IT is about a month and half since the six students of Lagos State Model College, Igbonla, Epe, were kidnapped by gunmen from their school hostel.
The dawn raid was the second of such attack on the school within seven months. The first time was in May. For the parents of the students, the past few weeks have been agonising.
There have been tons of assurances from the Lagos State Government and the Police that the children would be rescued, but nothing has happened.
The Inspector General of Police (IGP), Mr Ibrahim Idris, promised that the Police would do everything within its power to secure the students’ release from their abductors and that the perpetrators would be arrested. Lagos State Governor, Mr Akinwunmi Ambode, gave similar hope-raising assurances. All these promises have ended up as mere promises to date.
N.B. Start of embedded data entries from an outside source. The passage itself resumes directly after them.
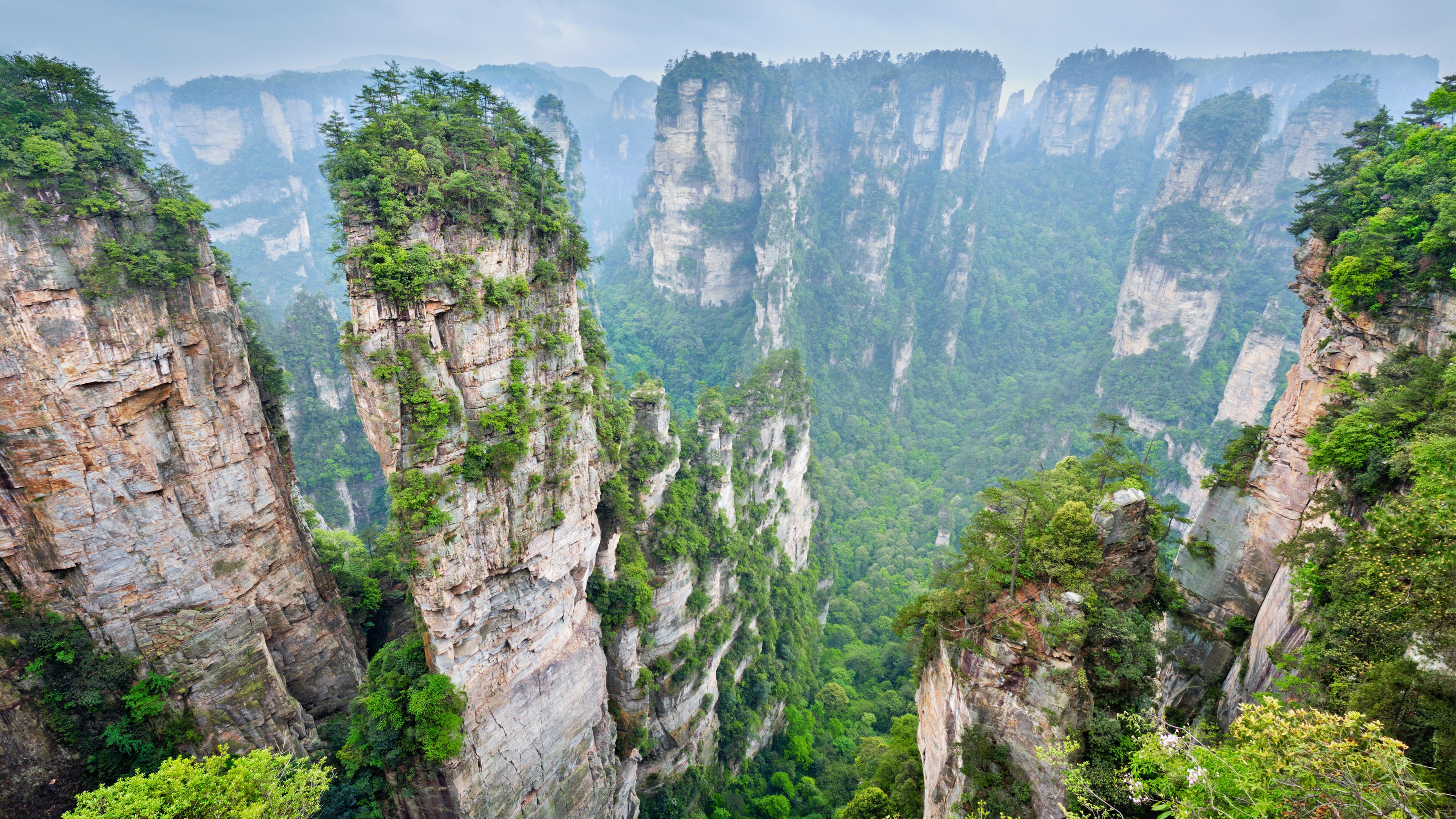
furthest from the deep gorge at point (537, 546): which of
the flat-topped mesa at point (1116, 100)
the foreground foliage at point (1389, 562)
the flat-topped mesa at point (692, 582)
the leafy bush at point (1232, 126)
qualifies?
the flat-topped mesa at point (1116, 100)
The hope of concerned members of the public was initially raised after the arrest of three members of the kidnap gang in Benin, Edo State, by the Special Intelligence Response Team SIRT of the Inspector-General of Police.
The expectation was that the arrest would provide clues to free the captives and apprehend the criminals, but right now the case seems to have hit a brick wall. The parents have lamented severance of communication between them and the captors who threatened to kill the six students if the demanded ransom is not paid.
The police, other security agencies as well as the Lagos State Government should redouble efforts to rescue the students. Members of the public are tired of empty assurances. What they want is for the students to be rescued safely and reunited with their families. Time is dragging. This should not be another Chibok episode.
Proactive steps should be taken to forestall a recurrence of kidnapping in schools and the society at large. It is high time governments at all levels came out with special, coordinated programmes to keep our schools safe from kidnappers. The use of grassroots policing cannot be over-emphasised. The Nigerian Security and Civil Defence Corps (NSCDC) and the recently-launched Lagos Neighbourhood and Safety Corps (LNSC) should work with the Police and local vigilante groups to root out kidnappers and secure the people.
We wonder what has happened to the Safe Schools Initiative launched in 2014 shortly after the Chibok girls’ abduction. It was a combined effort by the Federal, state governments in collaboration with international donor agencies to make Nigerian schools safer to redress the high incidence of out-of-school children which stands at over 10 million in Nigeria. We seem to have forgotten all about it. That is sad.
We must dust it up and put it to work for the safety of our children.